Based on the tutorial at http://www.analyticsvidhya.com/blog/2016/03/complete-guide-parameter-tuning-xgboost-with-codes-python/

In [1]:
%matplotlib inline
%load_ext autoreload
%autoreload 2
import os
import sys

import csv
import datetime
import itertools
import numpy as np
import pandas as pd
import random
import re
import sklearn
import time
from collections import defaultdict

import matplotlib as mpl
import matplotlib.pyplot as plt
import seaborn as sns
sns.set_style("whitegrid")
sns.set_context(rc={
       "figure.figsize": (16, 10),
       "axes.titlesize": 14})

from IPython.display import Image, display
from IPython.core.display import HTML
HTML("<style>.container { width:100% !important; }</style>")

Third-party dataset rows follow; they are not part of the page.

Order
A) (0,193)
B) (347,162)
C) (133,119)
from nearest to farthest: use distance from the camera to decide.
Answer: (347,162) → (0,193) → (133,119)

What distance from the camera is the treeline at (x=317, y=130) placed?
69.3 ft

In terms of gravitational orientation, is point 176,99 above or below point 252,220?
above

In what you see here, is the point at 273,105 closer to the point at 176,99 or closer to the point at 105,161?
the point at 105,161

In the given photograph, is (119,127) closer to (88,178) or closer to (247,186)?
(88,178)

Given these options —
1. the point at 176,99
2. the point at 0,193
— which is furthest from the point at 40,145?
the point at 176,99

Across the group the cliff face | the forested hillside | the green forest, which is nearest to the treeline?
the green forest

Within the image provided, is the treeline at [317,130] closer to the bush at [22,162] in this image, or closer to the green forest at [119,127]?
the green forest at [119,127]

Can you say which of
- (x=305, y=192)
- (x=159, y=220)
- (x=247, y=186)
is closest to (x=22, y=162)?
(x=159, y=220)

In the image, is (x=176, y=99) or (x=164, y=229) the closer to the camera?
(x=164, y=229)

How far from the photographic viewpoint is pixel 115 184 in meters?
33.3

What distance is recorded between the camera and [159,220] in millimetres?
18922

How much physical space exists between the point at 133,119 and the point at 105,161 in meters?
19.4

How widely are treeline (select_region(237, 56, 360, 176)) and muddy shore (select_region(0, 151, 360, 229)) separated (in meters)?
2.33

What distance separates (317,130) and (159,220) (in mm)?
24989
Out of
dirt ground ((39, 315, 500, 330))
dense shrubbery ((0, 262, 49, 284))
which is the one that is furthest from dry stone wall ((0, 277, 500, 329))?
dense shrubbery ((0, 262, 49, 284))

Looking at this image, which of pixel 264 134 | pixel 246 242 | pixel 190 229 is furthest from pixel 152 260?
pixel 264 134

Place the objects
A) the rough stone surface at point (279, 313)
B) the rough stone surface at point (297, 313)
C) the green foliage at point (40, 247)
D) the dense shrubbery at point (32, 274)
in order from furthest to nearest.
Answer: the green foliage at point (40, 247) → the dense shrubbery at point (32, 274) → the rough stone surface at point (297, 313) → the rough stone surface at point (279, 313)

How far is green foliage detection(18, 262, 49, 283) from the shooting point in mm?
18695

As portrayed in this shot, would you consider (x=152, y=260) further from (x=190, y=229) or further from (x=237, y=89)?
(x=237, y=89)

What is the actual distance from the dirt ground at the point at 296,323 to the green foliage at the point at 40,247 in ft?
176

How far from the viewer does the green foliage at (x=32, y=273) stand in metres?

from os.path import expanduser
sys.path.insert(1, '{}/datsci'.format(expanduser('~')))
from datsci import eda, munge, ml
from datsci import kaggle as kg

In [2]:
import santander

from sklearn.svm import SVC
from sklearn.neighbors import KNeighborsClassifier as KNC
from sklearn.ensemble import RandomForestClassifier as RFC
from sklearn.ensemble import RandomForestRegressor as RFR
from sklearn.linear_model import LogisticRegression
from sklearn.ensemble import AdaBoostClassifier as ABC
from sklearn.ensemble import GradientBoostingClassifier as GBC
from sklearn.linear_model import SGDClassifier as SGDClf
from sklearn.cross_validation import train_test_split

from sklearn.metrics import f1_score
from sklearn.metrics import accuracy_score
from sklearn.metrics import roc_auc_score
from sklearn.metrics import roc_curve, auc
from sklearn.metrics import make_scorer

import xgboost as xgb

In [3]:
X_train, y_train, X_test, y_test, feature_cols, df_train, df_test = santander.read_split(
    santander.FILE_TRAIN_DEDUP_VAR3_DELTA_1HOT,
    santander.FILE_TEST_DEDUP_VAR3_DELTA_1HOT
)

## Step 1: Fix learning rate and number of estimators for tuning tree-based parameters

In [6]:
RANDOM_SEED = 5

def cv_fit_model(model, X_train, y_train, X_test, y_test, cv_nfold=5, early_stopping_rounds=50, missing=np.nan):
    
    # Train cv
    xgb_param = model.get_xgb_params()
    dtrain = xgb.DMatrix(X_train.values, label=y_train.values, missing=missing)
    cv_result = xgb.cv(
        xgb_param, dtrain, num_boost_round=model.get_params()['n_estimators'], nfold=cv_nfold,
        metrics=['auc'], early_stopping_rounds=early_stopping_rounds, show_progress=False)
    best_n_estimators = cv_result.shape[0]
    model.set_params(n_estimators=best_n_estimators)
    
    # Train model
    model.fit(X_train, y_train, eval_metric='auc')
        
    # Predict training data
    y_hat_train = model.predict(X_train)

    # Predict test data
    y_hat_test = model.predict(X_test)
    
    # Print model report:
    print("\nModel Report")
    print("best n_estimators: {}".format(best_n_estimators))
    print("AUC Score (Train): %f" % roc_auc_score(y_train, y_hat_train))
    print("AUC Score (Test) : %f" % roc_auc_score(y_test,  y_hat_test))
                    
#     feat_imp = pd.Series(model.booster().get_fscore()).sort_values(ascending=False)
#     feat_imp.plot(kind='bar', title='Feature Importances')
#     plt.ylabel('Feature Importance Score')

model = xgb.XGBRegressor(
    learning_rate=0.1,
    n_estimators=1000,
    max_depth=5,
    min_child_weight=1,
    gamma=0,
    subsample=0.8,
    colsample_bytree=0.8,
    objective= 'binary:logistic',
    nthread=4,
    scale_pos_weight=1,
    seed=RANDOM_SEED
)
cv_fit_model(model, X_train, y_train, X_test, y_test, cv_nfold=5, early_stopping_rounds=50)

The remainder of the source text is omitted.